Opdracht: Schrijf de tekst over de kinderpardonregeling en de IND verder, te beginnen na de laatste zin.

Studietekst:

Hoe moeten we dit duiden? Er zijn andere zaken waarbij vergelijkbare spitsvondigheden de reden zijn om kinderen een vergunning te onthouden. Ik noem ze:

  • Nune en Davit, Hun verblijfplaats was drie maanden niet bij de IND bekend. Uiteindelijk bleek het in een brief van een verloskundige te staan.
  • Layam en Karin. De kinderen zijn gevlucht uit Syrië. De IND vond echter een Marokkaanse link in de familie en probeert ze naar dit land uit te zetten.
  • Jacob en Tina. Dezelfde gedachtekronkel, nu vond de IND een link met Armenië.

Ik ga even terug naar het ontstaan van de kinderpardonregeling. Wij hebben daar ook actie voor gevoerd. We waren toen heel blij voor de kinderen. Het was echter ook een deal. Tegenover het recht op kinderpardon, stond een prijs met een concreet aantal. Aan 750 UNHCR vluchtelingen werd de veiligheid ontzegt. Het was handel, het ene mensenleven werd uitgeruild tegen het andere. Het was legale mensenhandel.

En wanneer is een deal een succes, in het hoofd van de dealmakers. Zodra je meer binnenhaalt als je weg moet geven. Dat maakt de kinderpardonregeling voor hen ook een risico. Stel je voor dat er meer kinderen recht op blijken te hebben dan deze 750. Dan heb je de deal verloren. Dat doet het slecht in de beeldvorming.

Mijn gevoel is dat dit soort getallen via de partijkanalen door worden gegeven aan de IND. De IND moet de wet uitvoeren, maar aantallen zorgen voor druk. En dan wordt er gezocht naar ruimte binnen de wet.

Nu is het mogelijk om te gaan denken in schurken en helden. Een schurk bij IND heeft gevonden, dat er voor Ljowa geen formulier was. Goed voor de boekhouding, nu kan er weer een vergunning minder worden uitgedeeld. Maar misschien zijn er ook helden. Iemand binnen de IND, die hart heeft voor deze gezinnen, heeft het formulier gevonden. Misschien is het er niet voor bedoeld, maar kan het een aantal gezinnen helpen. Willekeurig, maar goed voor deze families (en dat horen wij natuurlijk niet in de publiciteit).

Aangeleverde gegevens:
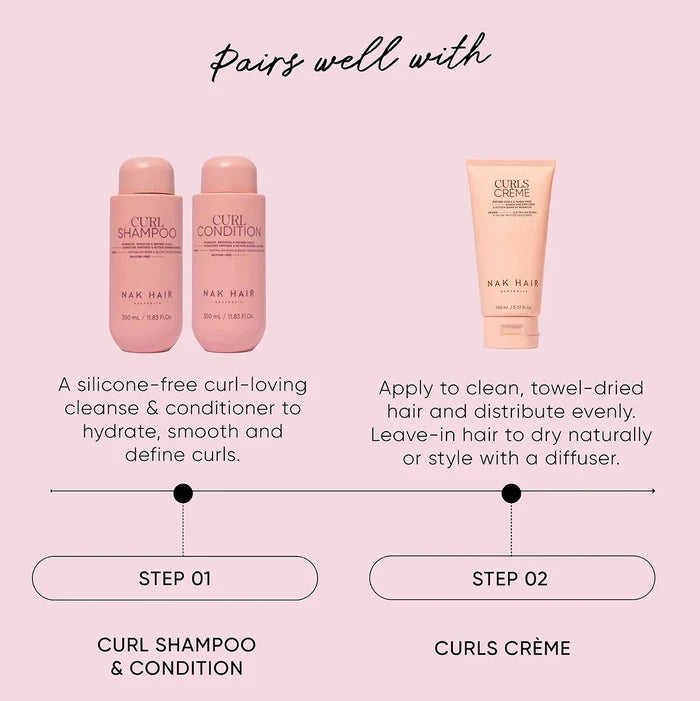 NAK Hair CURL Conditioner 350ml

Resultaat:
Misschien ga ik te ver in mijn verbeelding. We weten niet precies wat er gebeurt. Maar één ding weten we wel, er wordt niet beslist vanuit het belang van het kind. Deze rechtsstaat, die wij met Ljowa delen, beslist niet vanuit het belang van het kind. Soms misschien, maar het is geen zekerheid. Het is willekeur.

Een ander nieuwsfeitje, meer dan duizend kinderen zijn van hun ouders gescheiden, gerelateerd aan de toeslagen affaire. Als wij, als maatschappij, niet opkomen voor de kinderen van vreemdelingen, wordt het ook eenvoudiger om aan de rechten van andere kinderen voorbij te gaan. Op een dag zijn het onze eigen kinderen.

Daarom staan we hier, om te laten zien dat dit niet hoort (onbehoorlijk is), en dit niet ongezien mag gebeuren.

WakeZeist Augustus 2021 – De situatie NU

De moord op Peter R. de Vries heeft Nederland geschokt. Een aanslag op de rechtsstaat. Dat was is in de eerste week de duiding van een aantal politici.

Daarna kwamen de verhalen van andere mensen. We zullen hem missen. Peter R. de Vries was een held. Hij kwam op voor mensen, die het echt nodig hebben. Mensen die in de steek gelaten zijn door het systeem.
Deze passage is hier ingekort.